Il gip non crede a Zouhair: “Ha ucciso per gelosia”

Il giudice ha convalidato l'arresto del 19enne che a La Spezia ha accoltellato e ucciso un compagno di classe

di Cristiana Flaminio -


Il gip di La Spezia ha convalidato l’arresto e la misura cautelare della detenzione in carcere per Atif Zouhair, il 19enne che ha accoltellato, uccidendolo, il compagno di classe all’istituto Einaudi-Chiodo. Youssef Abanoub è stato ucciso per questioni di gelosia. E per il giudice per le indagini preliminari, dalle prime indagini sul caso, sono emersi elementi che confermano il movente della gelosia. Ad armare la mano del 19enne è stato l’aver considerato Aba un “potenziale rivale”.
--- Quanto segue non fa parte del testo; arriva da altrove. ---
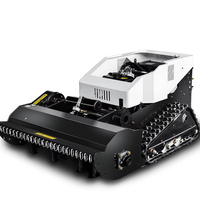 <strong>Best</strong>-<strong>selling</strong> Small Mini Robotic <strong>Remote</strong>-<strong>controlled</strong> <strong>Lawnmower</strong> with Intelligent Automatic Trimming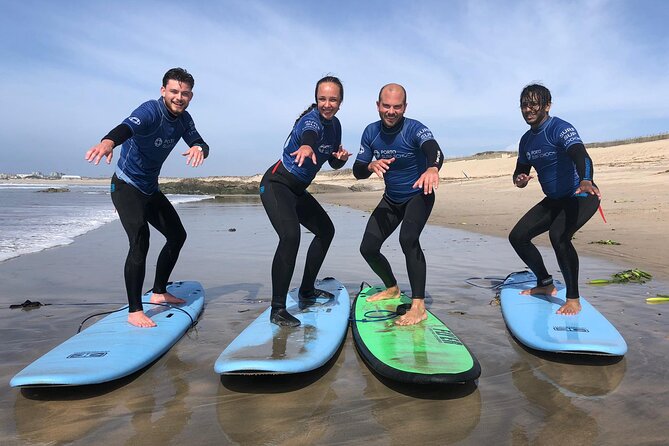 Surf Lessons in Porto with transfer at Porto Surf School - The Beaches and Conditions You’ll Encounter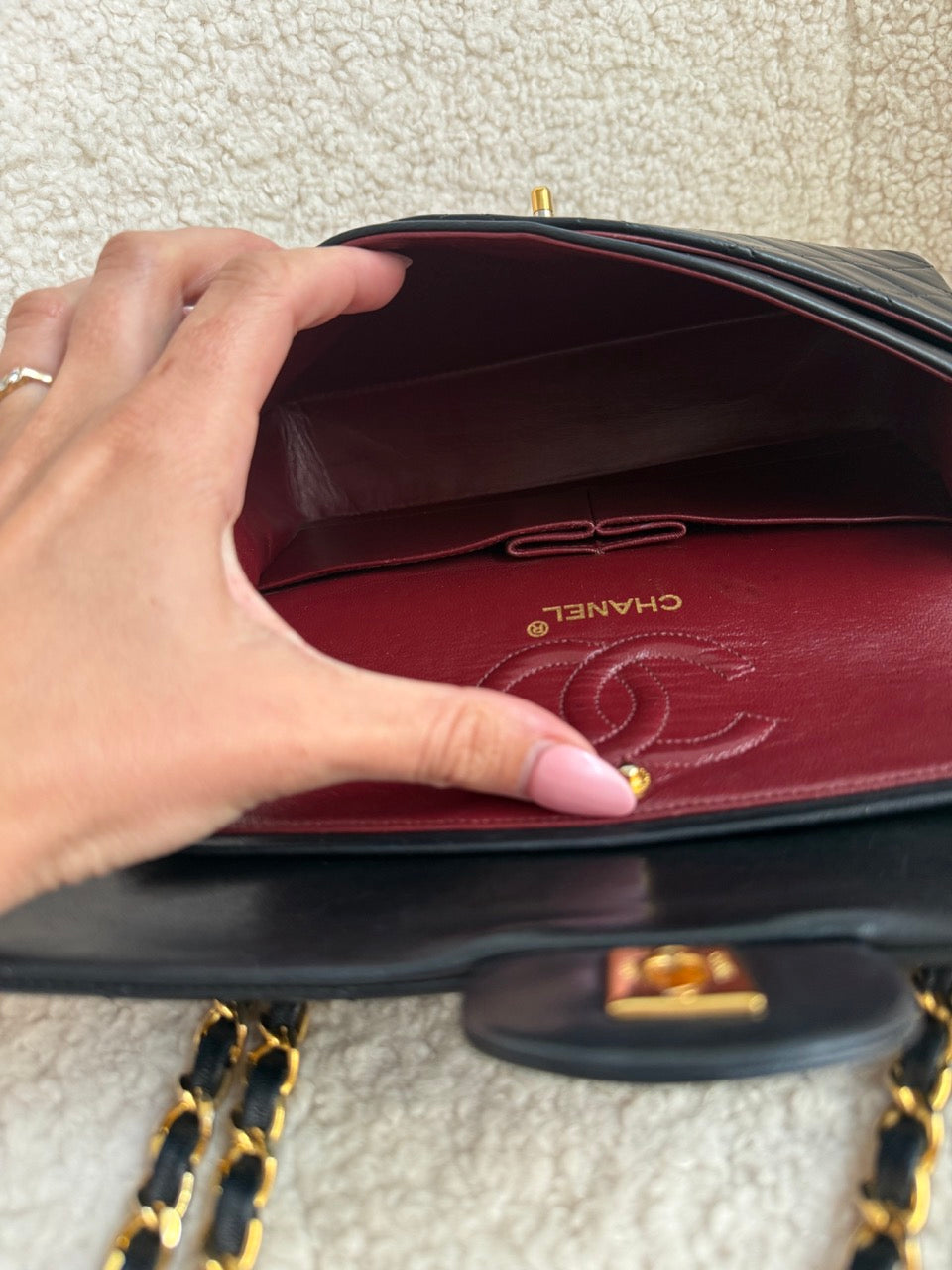 Chanel Classic Double Flap small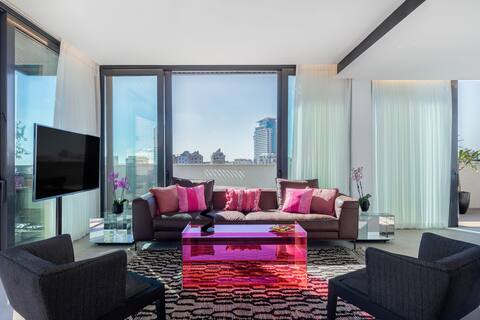 "The Beach Penthouse" -  Sea View and Jacuzzi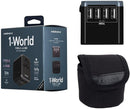 MOMAX universal 1-World Travel Adapter (TYPE-C, 4 USB-A) - UA5L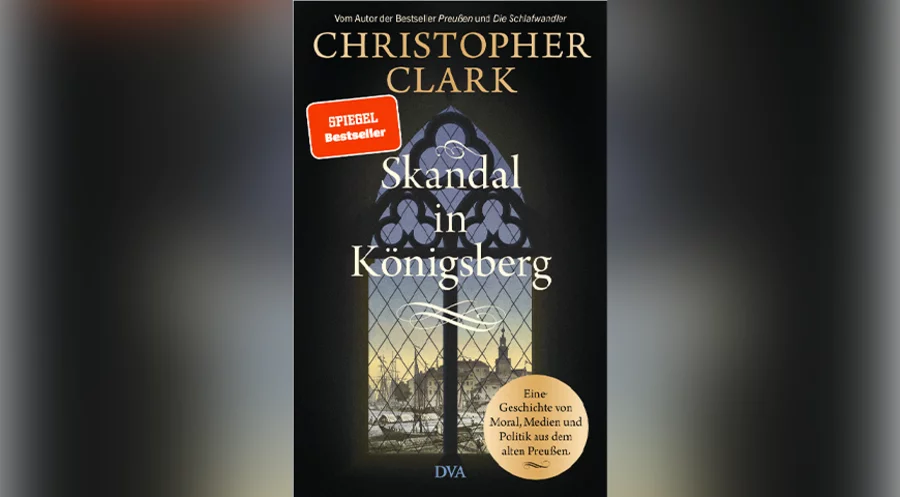 „Der australische Historiker Clark zeigt präzise, wie schnell aus Bewunderung Argwohn und Neid wird.“ Cover: DVA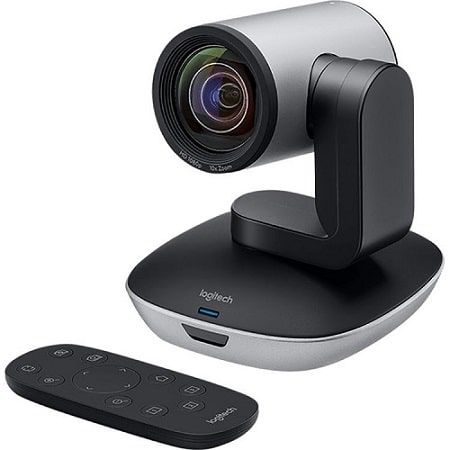 Logitech PTZ Pro 2 Camera – USB HD 1080P Video Camera for Conference Rooms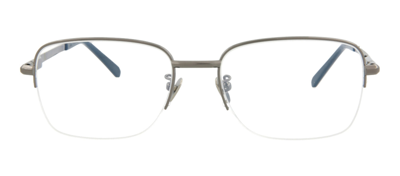 Brioni Br0075o 001 Rectangle Eyeglasses Mx In Clear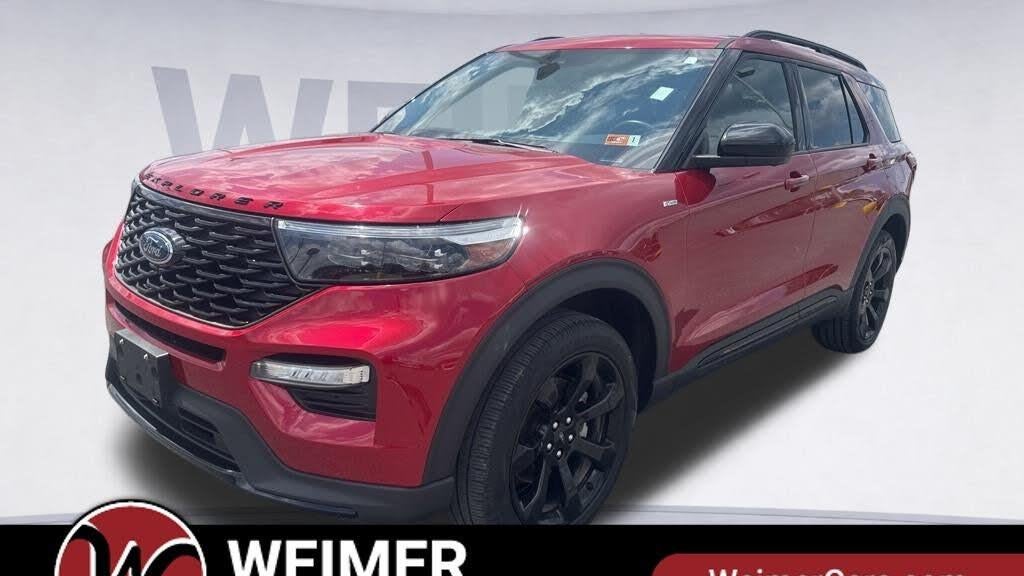 Preowned 2023 Ford Explorer ST-Line for Sale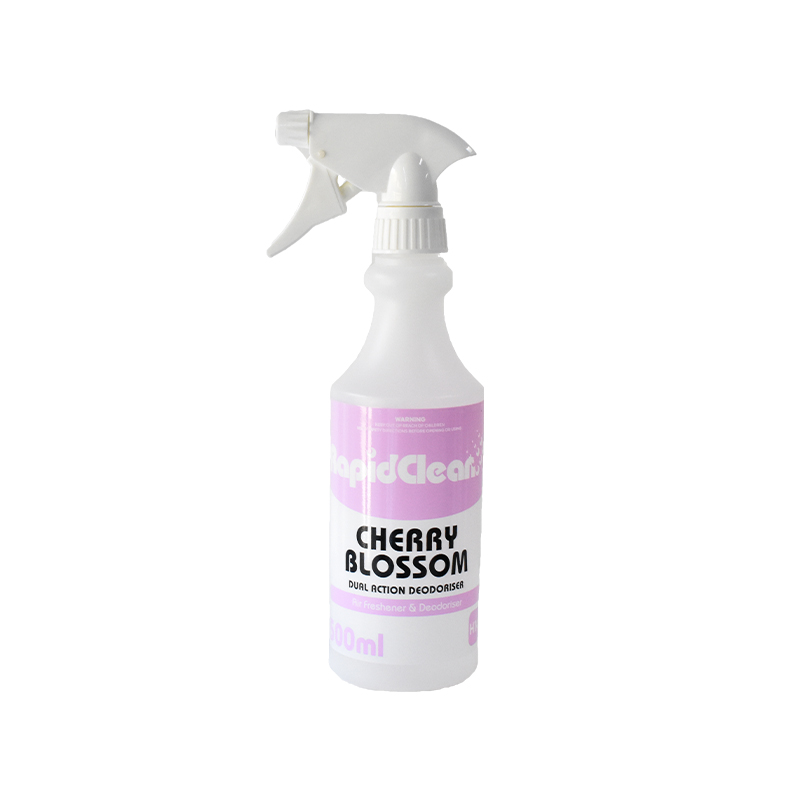 RapidClean Cherry Blossom Dual Action Disinfectant and Air Freshener - Image 4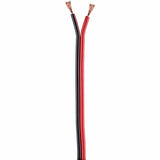 Install Bay Red/Black Paired All-Copper Primary Speaker Wire, 500 Ft, 18 Gauge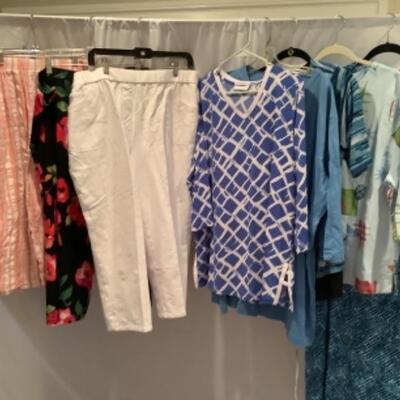 S - 1030 Ladies Clothing Lot Miscellaneous Brands Size 1 X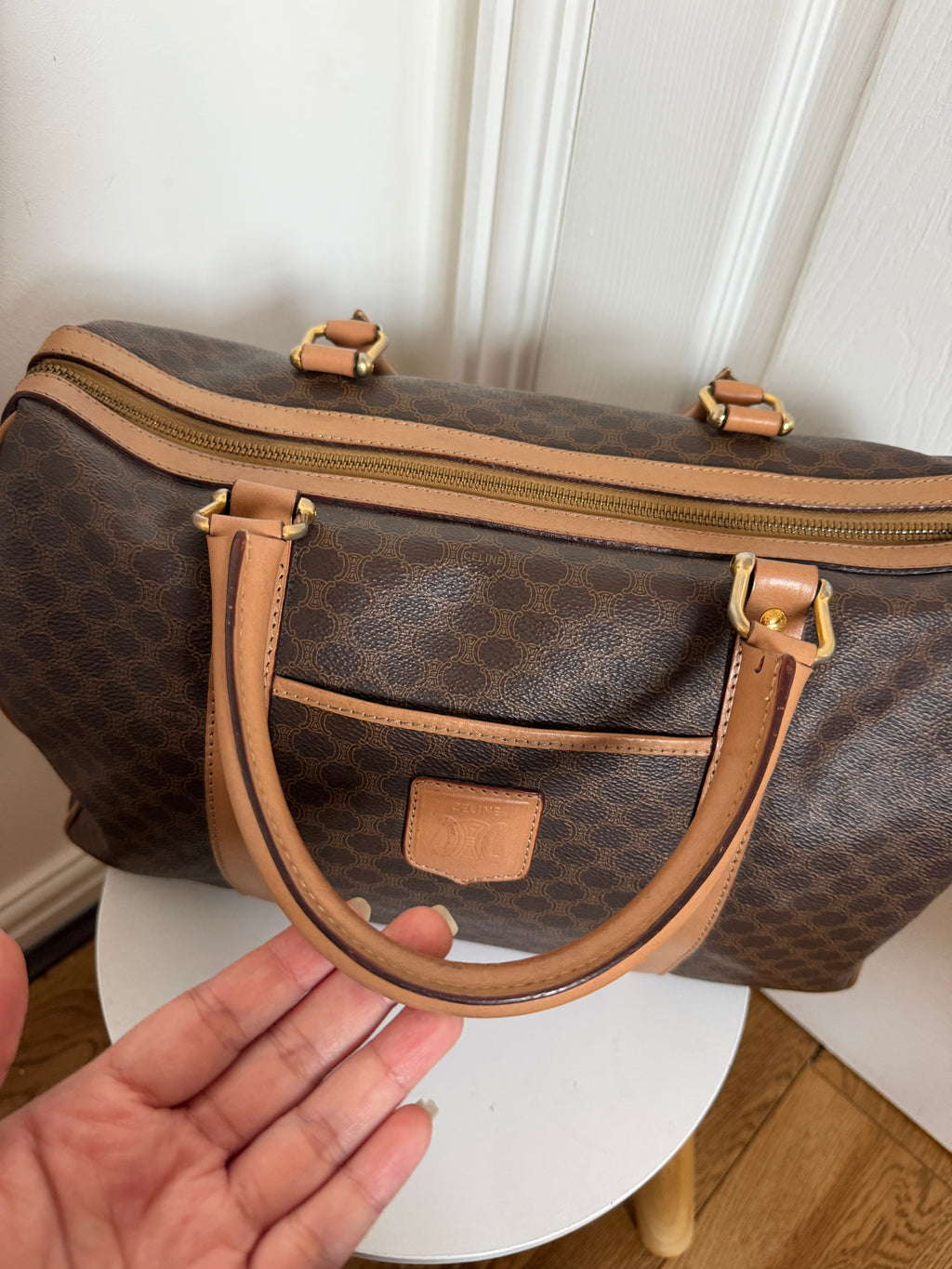 Celine macadam boston bag
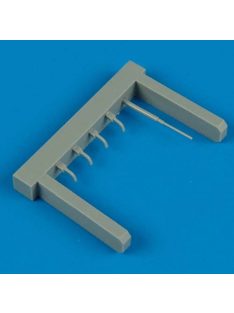 Quickboost - 1/48 F1M2 Pete pitot tube & tie rods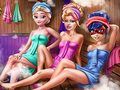 Permainan Gadis Super: sauna kehidupan sebenar talian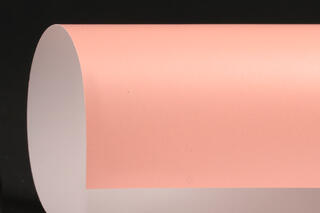 Gavepapir, Peach matt laminat (4) 50 cm x 180 m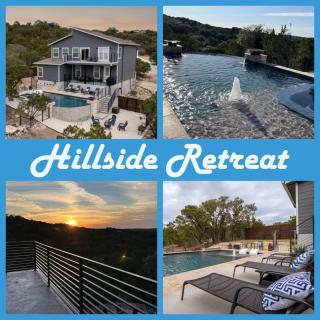 Rare Find Secluded Hillside Views w Swimming Pool - Canyon Lake - 0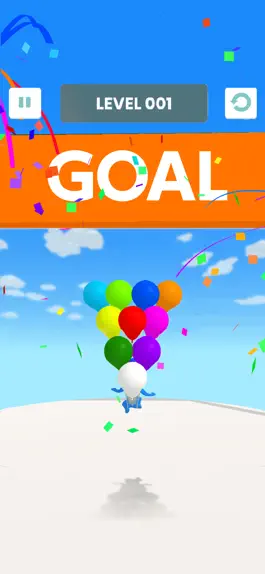 Game screenshot Balloon Dash 3D. hack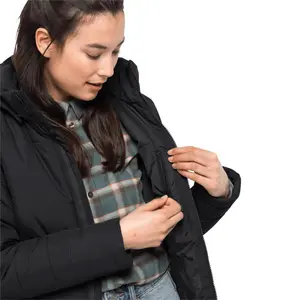 Women's down jacket Jack Wolfskin north york image-6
Il gip convalida l’arresto per Zouhair

Il giudice ha messo nero su bianco le ragioni che l’hanno portato a convalidare l’arresto e la detenzione in carcere per Zouhair. “La ricostruzione del movente, al momento delineabile, sulla scorta di quanto riferito dallo stesso indagato e dalla ragazza di costui, contribuisce a dare ulteriore riscontro alla ricostruzione del fatto così come prospettata nei suoi elementi costituitivi oggettivo e soggettivo, essendo emerso un forte sentimento di gelosia e possessività dell’indagato nei confronti” della fidanzata “tale da indurlo a sfidare chi avesse osato avvicinarsi alla giovane, unito alla volontà di dimostrare a quest’ultima ed a colui che riteneva un potenziale rivale la propria forza, in modo da farlo desistere da ulteriori tentativi di approccio a lui sgraditi”.

Il giudice non crede alla versione del 19enne

Zouhair ha detto che avrebbe voluto solo ferire il rivale. Ma il gip non gli crede: “La decisione da lui presa la mattina del 16 gennaio di ferire lo Youssef per mandargli un segnale risulta oggettivamente illogica e foriera di conseguenze ben peggiori. Più verosimile è che l’indagato quella mattina abbia pensato di porre fine ad ogni questione tra lui insorta con lo Youssef aggredendolo a mezzo di un’arma all’uopo preventivamente procuratosi al punto di causarne la morte”.